» What is required
What comes next in the article below about keeping AAPC credentials? Continue it from its last paragraph, not the entries.

» Excerpt
Don’t Let Your Credentials Slip Away
You earned them and have worked way too hard to give up on your dream.
There are many reasons why an AAPC member may consider letting go of his or her hard-earned credentials. Sometimes it may seem like the best choice, especially if the member is out of money and hasn’t found a job in his or her field. Other times, the decision is made because a member fears taking and failing a proficiency exam. Whatever the reason, it’s never a good idea to give up and to sell yourself short. It puts you at a disadvantage when marketing yourself in the industry, and it’s a burden to get back into the business side of healthcare without credentials.
Before you pack your bags and hit the road, consider the consequences of giving up your credentials.
When Letting Go Seems Like the Only Option
If you’re at the breaking point and think your credentials aren’t all they’re cracked up to be, consider your actions carefully before you let your credentials lapse. Former AAPC Chapter Association Chair Brenda Edwards, CPC, CPB, CPMA, CPC-I, CEMC, CRC, said she knows members who have let their credentials expire, and they have had nothing but regret. “These are members who may or may not use their credentials in their current careers,” she said. It’s not only a bad career decision for a credentialed member, but it also hurts the teacher, according to Edwards. “I have taught a lot of students in the PMCC course and it hurts to hear they have not kept their credentials current,” she said. Edwards says her students are like her kids. “I have watched them learn and gain experience, and then to find out after all of that, they let them go for whatever reason — it’s upsetting,” she said.
AAPC Chapter Association Chair Barbara Fontaine, CPC, said she doesn’t know anyone who let his or her credentials expire and who didn’t keep current with required education or membership fees. She does know, however, someone who considered it. “I know a member who was not going to keep her credentials because she was afraid of the ICD-10 Proficiency Assessment,” Fontaine said. The good news is that the member decided at the last minute to take the proficiency, and passed it on the first try. “When the member finished the assessment she said that she thought back on how difficult it had been for her to obtain her CPC® credential and decided she wasn’t going to let all that time, money, and effort be wasted,” said Fontaine.
Advantages of Holding Tight to Credentials
“Credentials prove that you have the basic expertise needed for any particular job,” Fontaine said. She coded for years before becoming certified. When Fontaine became certified, she said, “It was like the whole world of coding and billing opened up for me.” Since receiving her credentials, she has been sought out for several positions. Although she is happy at the job she has, she said, “It was really flattering to be considered and pursued based on my credential and my experience.”
Although Fontaine already had her foot in the industry door before she obtained her credentials, it was not the case with Edwards, who always considered coding as her first career choice. Her credentials were a tool she used to land a job and advance her career. Edwards said, “I started with no experience. … To advance in my career, it has been important for me to always be current on my skills. A lot of hard work and time has gone into each of my credentials.” Edwards says if she was to let any of her credentials go, she would be failing herself and failing her career. “I believe that credentials aid in credibility with providers, coders, and my students when I teach,” she said.

Dataset entries
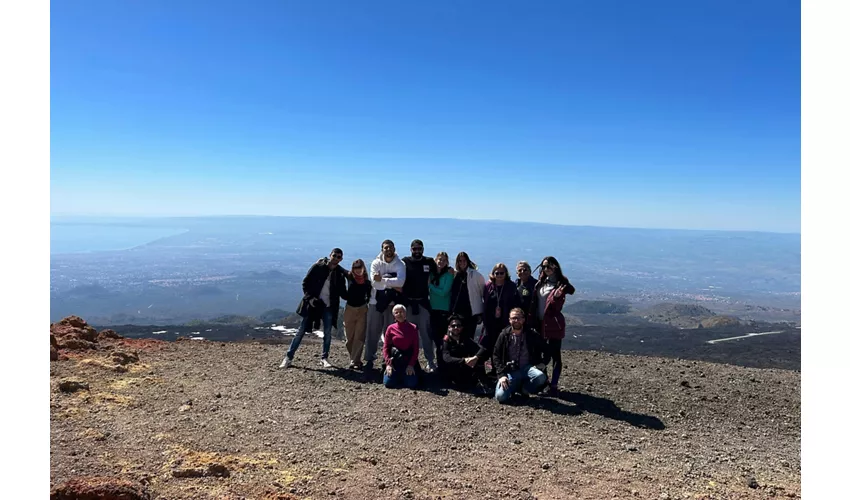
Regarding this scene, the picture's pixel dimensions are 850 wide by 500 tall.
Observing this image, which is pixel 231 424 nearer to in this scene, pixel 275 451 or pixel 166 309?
pixel 275 451

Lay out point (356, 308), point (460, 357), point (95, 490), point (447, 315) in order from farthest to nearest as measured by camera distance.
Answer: point (356, 308) → point (447, 315) → point (460, 357) → point (95, 490)

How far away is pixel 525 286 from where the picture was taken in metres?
6.73

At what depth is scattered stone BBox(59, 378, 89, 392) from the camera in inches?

» Result of the exercise
Edwards’ take-home message to members is “Credentials are attainable. If I can do it, you can do it.” When obtained, credentials should be kept with pride because you earned them and they are marketable.
Employers Will Overlook You
Coding Manager Pam Brooks, MHA, CPC, COC, PCS, at Wentworth-Douglass Hospital (WDH) in Dover, New Hampshire is responsible for a team of coders and for hiring new coding candidates. She said, “Most hospitals (including mine) and larger healthcare organizations require that coders obtain and retain their coding certifications.” Brooks says letting your credentials lapse could put you at a disadvantage when looking for work. She has had potential employees ask about job openings but, she said, “When they told me they had let their certifications go, I had to tell them that they were not qualified for the job.”
If You Start Slipping, There’s Help
There are options if you can’t financially keep up with membership dues or Continuing Education Units (CEUs). Here are ways to get free and low-cost CEUs:
- Local Chapter Meetings/Local Events – When you attend CEU-approved local chapter meetings and local events, you can earn one CEU per hour and enjoy networking with other professionals and possible future employers. Some chapter meetings are free or only cost a few dollars.
- Test Yourself – Healthcare Business Monthly offers an online Test Yourself quiz (www.aapc.com/resources/publications/healthcare-business-monthly/archive.aspx). All you have to do is answer the magazine’s questions and you’ll receive one free CEU per issue. There are 12 archived Test Yourself exercises available at a time, so you can earn up to 12 free CEUs per year.
- Write for Healthcare Business Monthly – You can earn 0.5 CEUs for every 500 published words you write in the magazine, with a maximum of 1.5 CEUs per article.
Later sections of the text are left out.